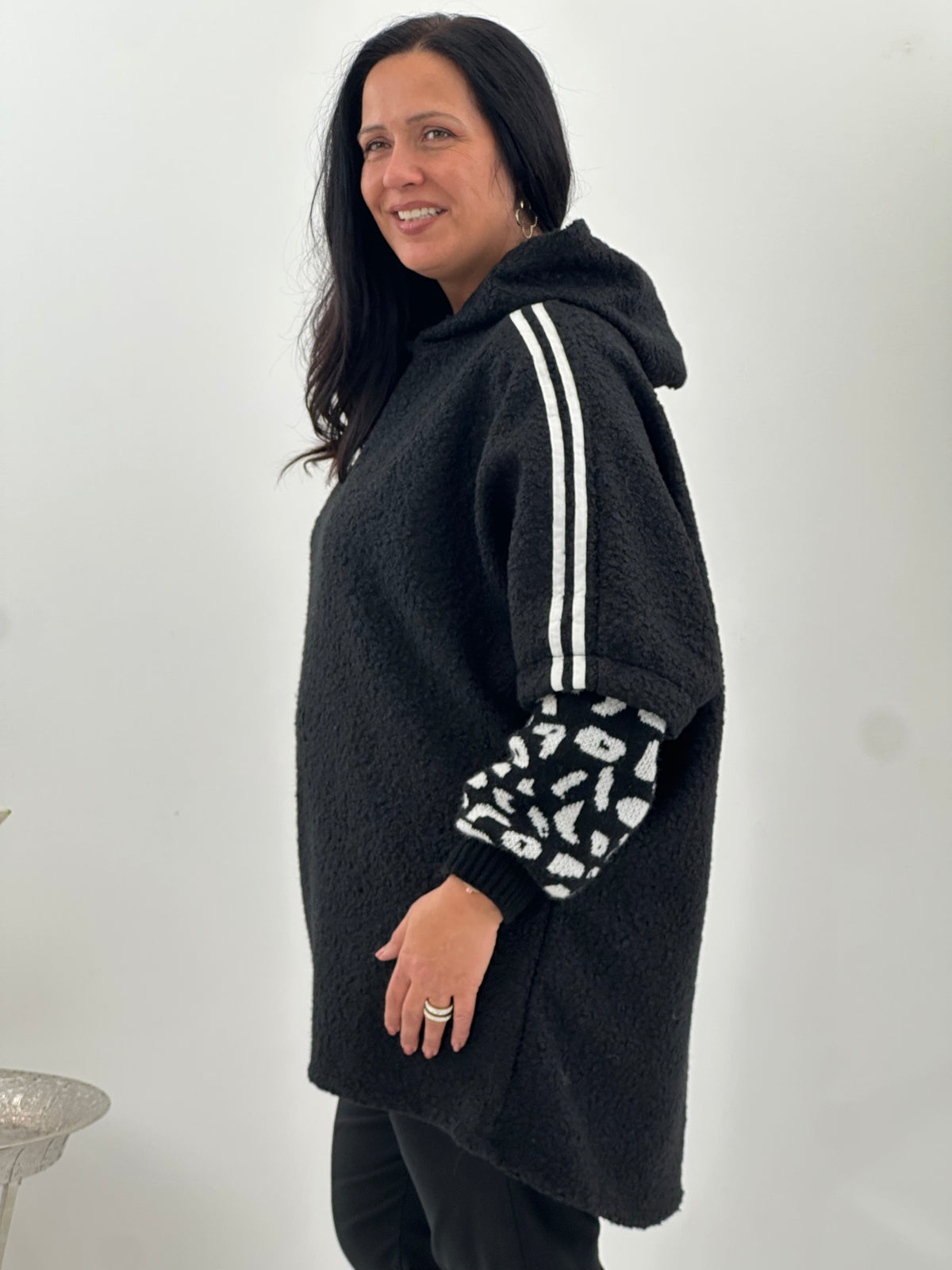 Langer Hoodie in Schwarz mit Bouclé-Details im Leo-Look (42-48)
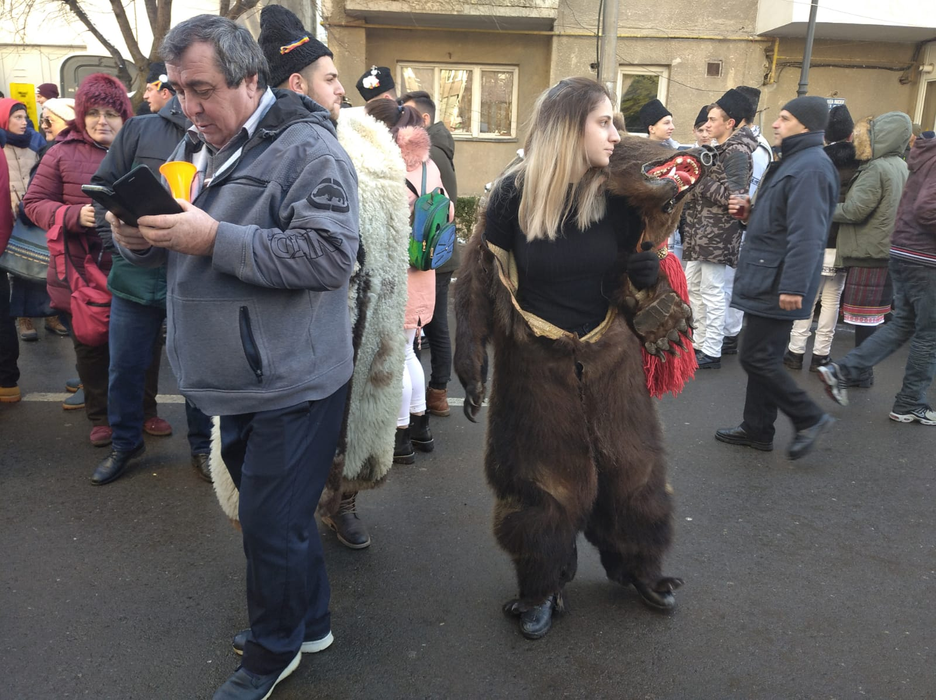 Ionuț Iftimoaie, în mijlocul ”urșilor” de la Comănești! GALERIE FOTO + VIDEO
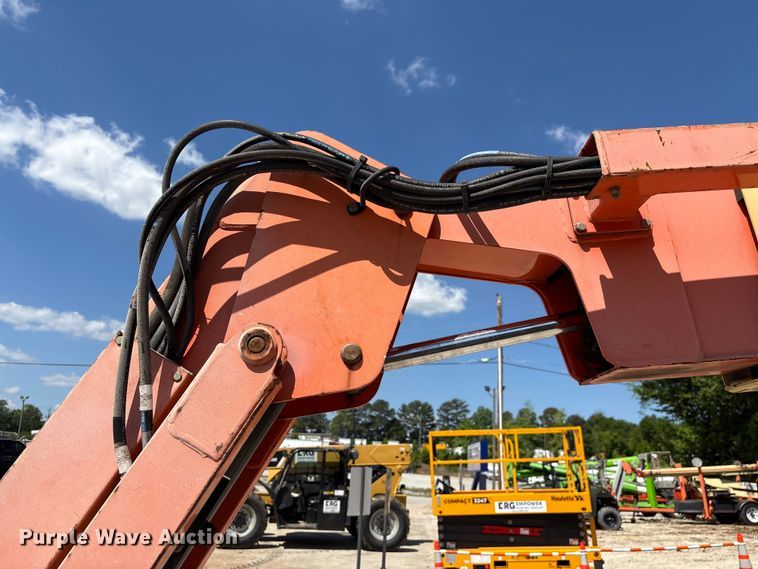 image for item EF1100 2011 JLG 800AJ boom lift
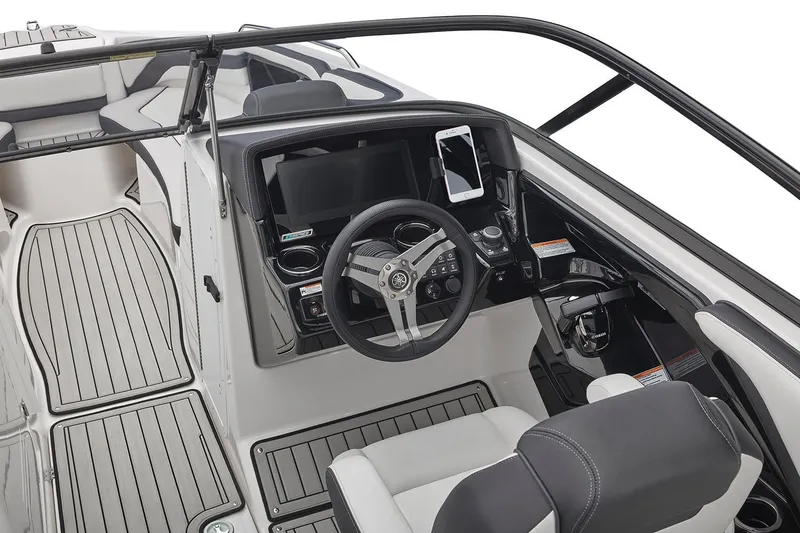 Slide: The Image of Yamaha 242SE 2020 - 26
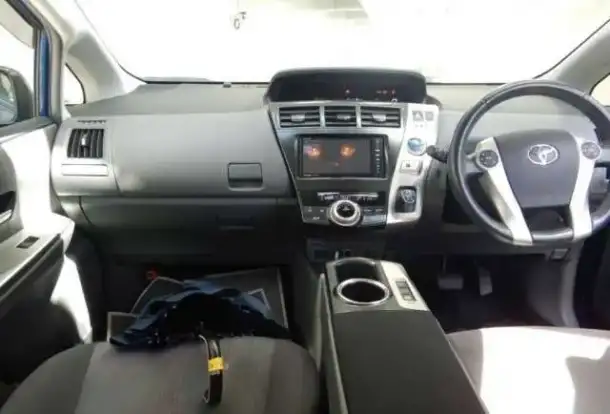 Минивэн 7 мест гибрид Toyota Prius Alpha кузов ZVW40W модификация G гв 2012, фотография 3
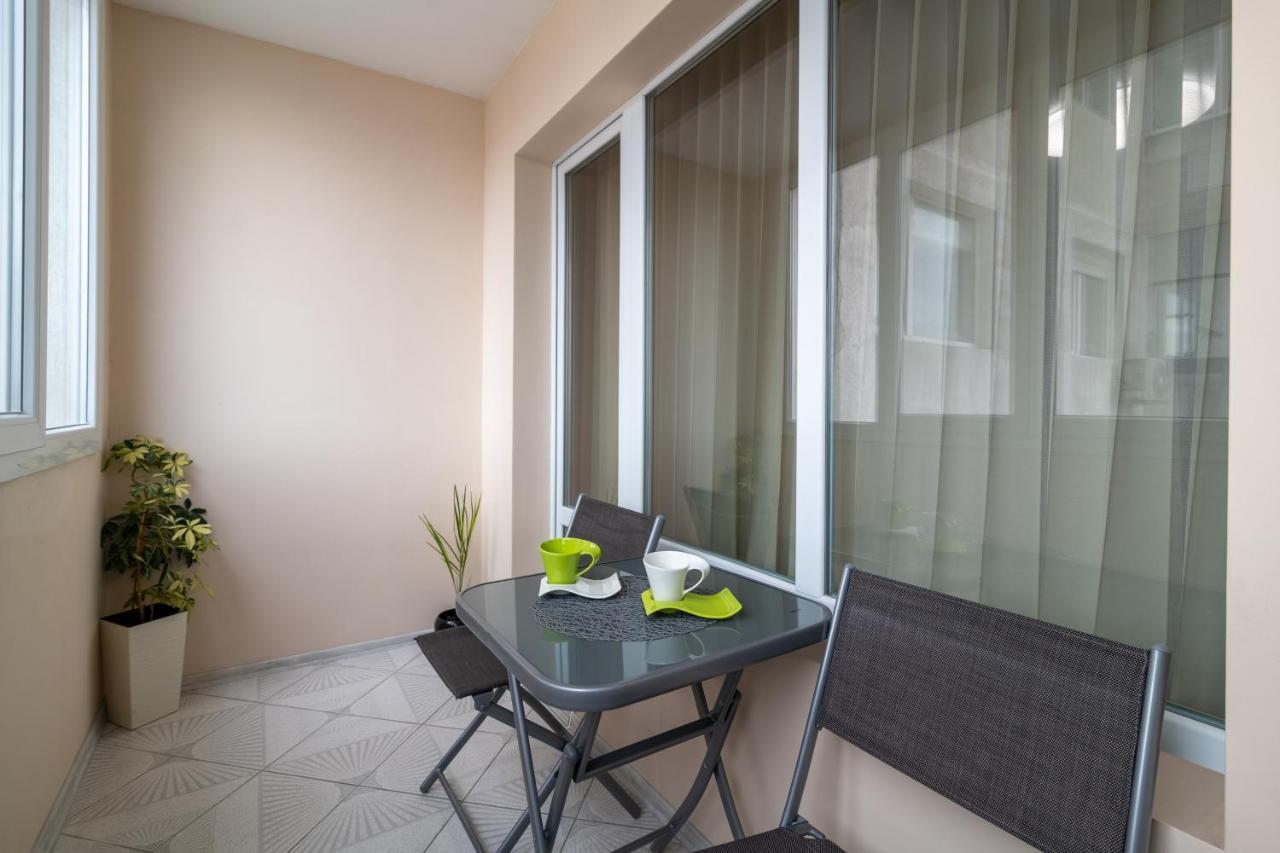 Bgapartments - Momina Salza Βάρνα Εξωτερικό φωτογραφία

▸ **Task description**: Restate the material above exactly. Exclude all pictures.

▸ **Expected answer**:
 Langer Hoodie in Schwarz mit Bouclé-Details im Leo-Look (42-48)
 Ionuț Iftimoaie, în mijlocul ”urșilor” de la Comănești! GALERIE FOTO + VIDEO
 image for item EF1100 2011 JLG 800AJ boom lift
 Slide: The Image of Yamaha 242SE 2020 - 26
 Минивэн 7 мест гибрид Toyota Prius Alpha кузов ZVW40W модификация G гв 2012, фотография 3
 Bgapartments - Momina Salza Βάρνα Εξωτερικό φωτογραφία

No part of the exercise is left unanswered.